Input data:
****

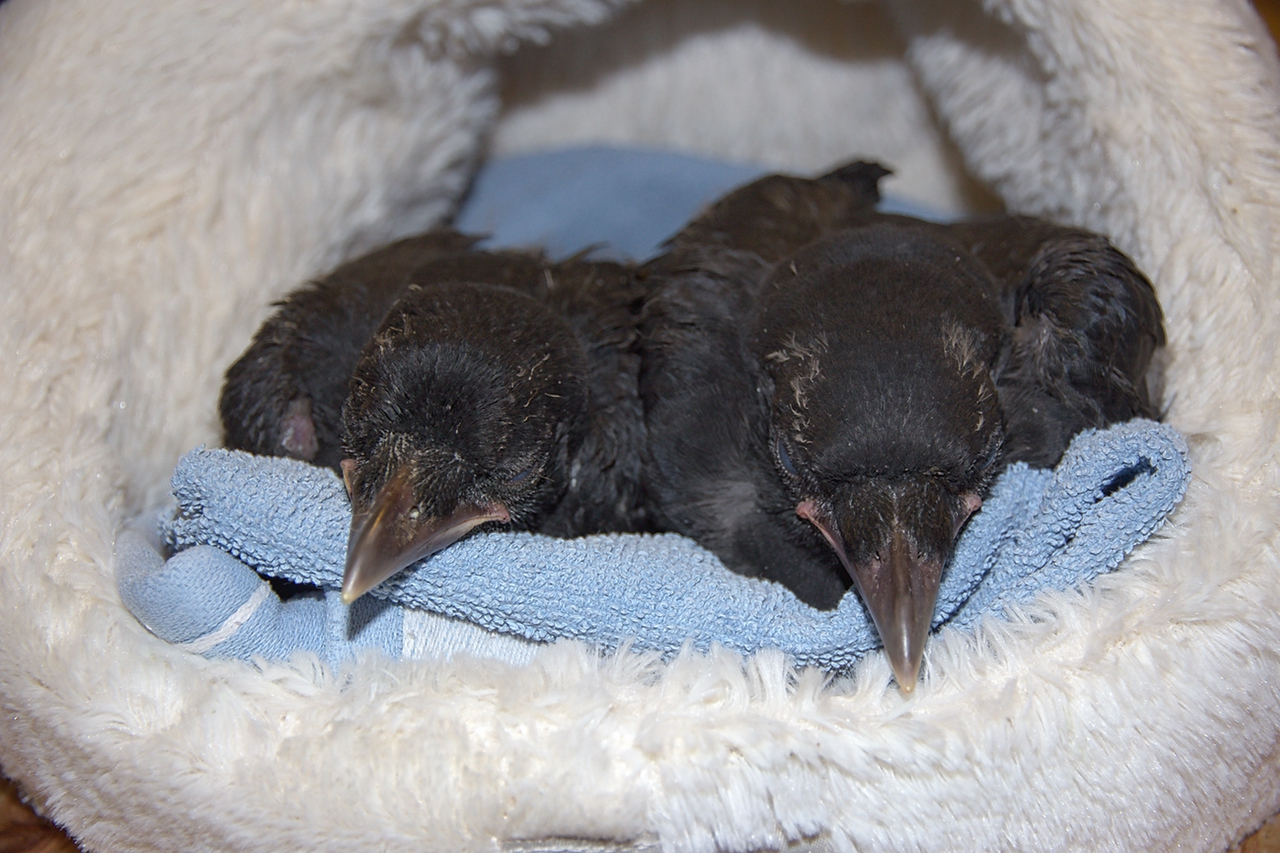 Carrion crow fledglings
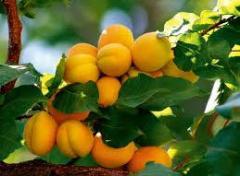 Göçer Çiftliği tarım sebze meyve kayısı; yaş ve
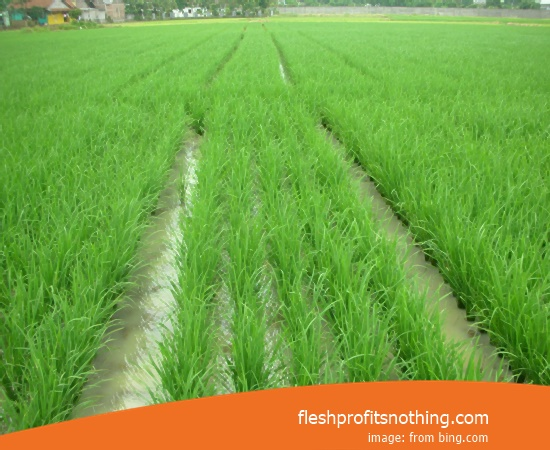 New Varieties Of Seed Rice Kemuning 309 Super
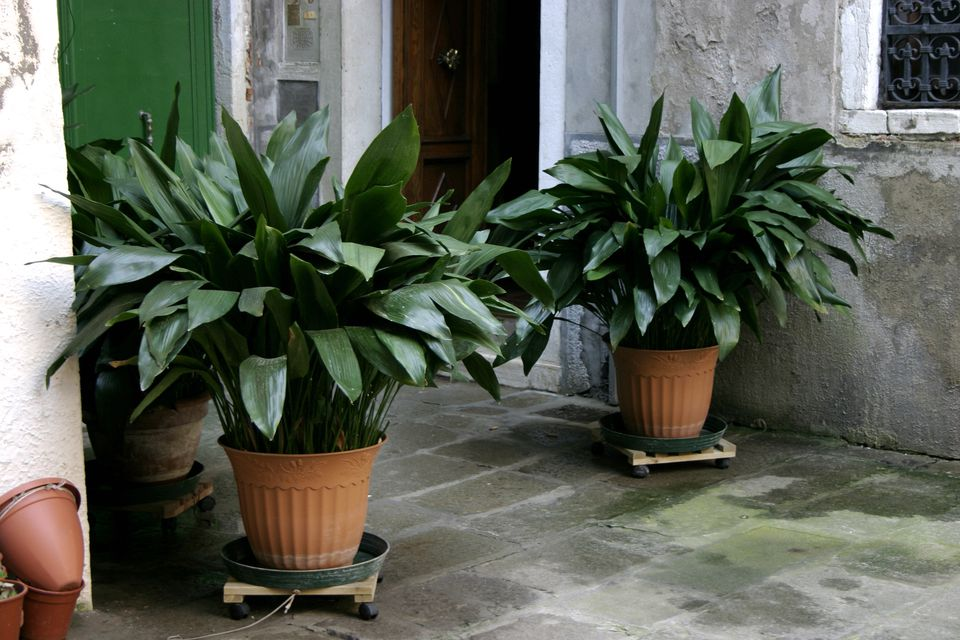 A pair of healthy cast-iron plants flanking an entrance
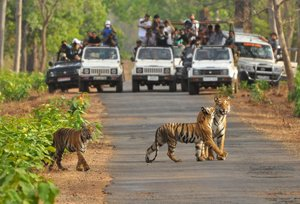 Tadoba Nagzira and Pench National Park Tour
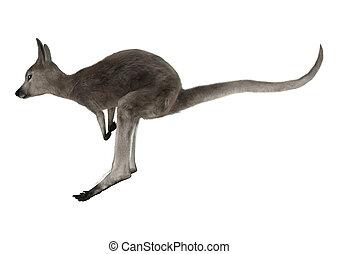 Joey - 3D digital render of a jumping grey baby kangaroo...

****

Problem description: From the line containing "Göçer Çiftliği tarım" to the end of the data above, give those lines again verbatim, with both endpoints included and no images.

Response:
 Göçer Çiftliği tarım sebze meyve kayısı; yaş ve
 New Varieties Of Seed Rice Kemuning 309 Super
 A pair of healthy cast-iron plants flanking an entrance
 Tadoba Nagzira and Pench National Park Tour
 Joey - 3D digital render of a jumping grey baby kangaroo...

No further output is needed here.